1888年(明治21年)9月12日、米国聖公会外国委員会は、東京に設立予定の女学校である『Young Ladies' Institute』の責任者として、女性宣教師マーサ・アルドリッチ(Miss Martha Aldrich)を任命。アルドリッチは同年10月26日にアメリカを出航し、11月14日に東京に到着した[4]。
1889年(明治22年)4月20日、米国聖公会ニューヨーク教区婦人会の基金によって東京に女学校『Young Ladies' Institute』(和名:静修女学校)が設立され、予定どおりマーサ・アルドリッチが担当者を務めた。この学校は上流階級の若い女性のための学校として設計され、多くが自立することを期待された。当初9名の生徒で開校したが、まもなく生徒は19名に増えた[4]。

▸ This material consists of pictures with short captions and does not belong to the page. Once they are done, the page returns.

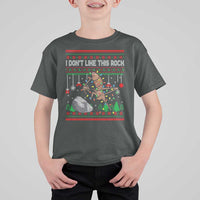 Christmas Marcus The Worm Meme T Shirt For Kid I Dont Like This Rock Brainrot Funny Ugly Xmas - Wonder Print Shop
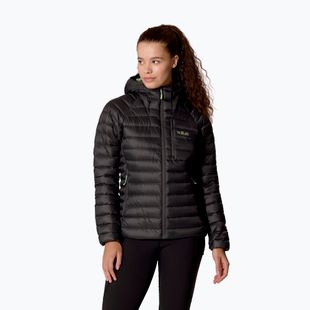 Дамско пухено яке Rab Microlight Alpine Hoody graphene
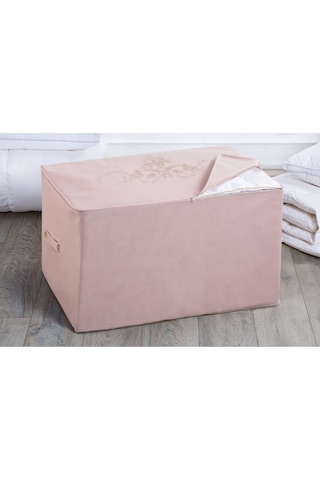 Madame Coco Çiçek Desen Baskılı Hurç Bhu-0474x46x46cm-pudra Pudra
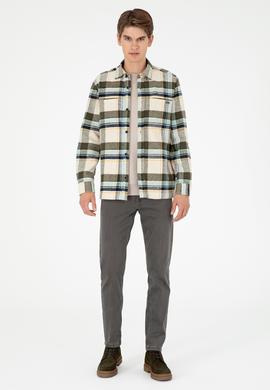 Erkek Haki Uzun Kollu Gömlek - 50290278025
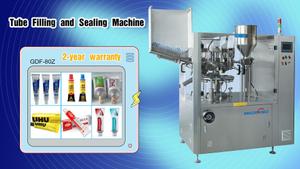 Máquina seladora para enchimento de tubos de gel medicinal GDF-80Z e linha de encaixotamento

1890年(明治23年)10月1日、米国聖公会女性宣教師のアイダ・ゲップ(Miss Ida Goepp)とリサ・ラベル(Miss Lisa Lovell) が日本に向けて出航し、同年10月20日に東京に到着。ゲップはYoung Ladies' Institute(和名:静修女学校)に着任してアルドリッチの任務を支えることとなり、ラベルは同年10月29日に大阪に到着し、既に1888年(明治21年)から大阪の女学校『Osaka Ladies' Institute』で責任者を務めていたレイラ・ブル(Miss Leila Bull)ととも働き、英語を教えることになった。レイラは、マサチューセッツ州ピッツフィールド出身で、1888年(明治21年)4月11日に『Osaka Ladies' Institute』の責任者に任命され、同年4月21日にアメリカを出航し、同年5月23日に大阪に到着し、任務にあたっていた。
また、1890年(明治23年)に、田井正一が麹町区五番町にあった静修女学校の校長に就任し、日本聖公会の聖職者としての活動と兼務した[5]。
1893年(明治26年)に、華族女学校で教師を務める石井筆子(当時・渡辺筆)が静修女学校の校長に就任し、女子教育者として活躍していく[2][6]。
1894年(明治27年)には、後に夫となる石井亮一も講師として筆子を助けた[1][6]。
1899年(明治32年)に石井筆子(当時・渡辺筆)が静修女学校の校長を退任し、華族女学校も退職する[2]。
1902年(明治35年)に静修女学校は閉鎖して廃校することとなり、土地と校舎と生徒を津田梅子(聖公会信徒)の『女子英学塾』(現・津田塾大学)に譲渡し、学校を引き継いだ[2][6]。津田梅子は、華族女学校での筆子の同僚の教師であり、また筆子の洗礼にも立ち合った信仰の同志としても深い親交があり、静修女学校の経営や、石井亮一の事業に関わり始めた筆子を支えており、閉鎖となった静修女学校も受け継いだ[7]。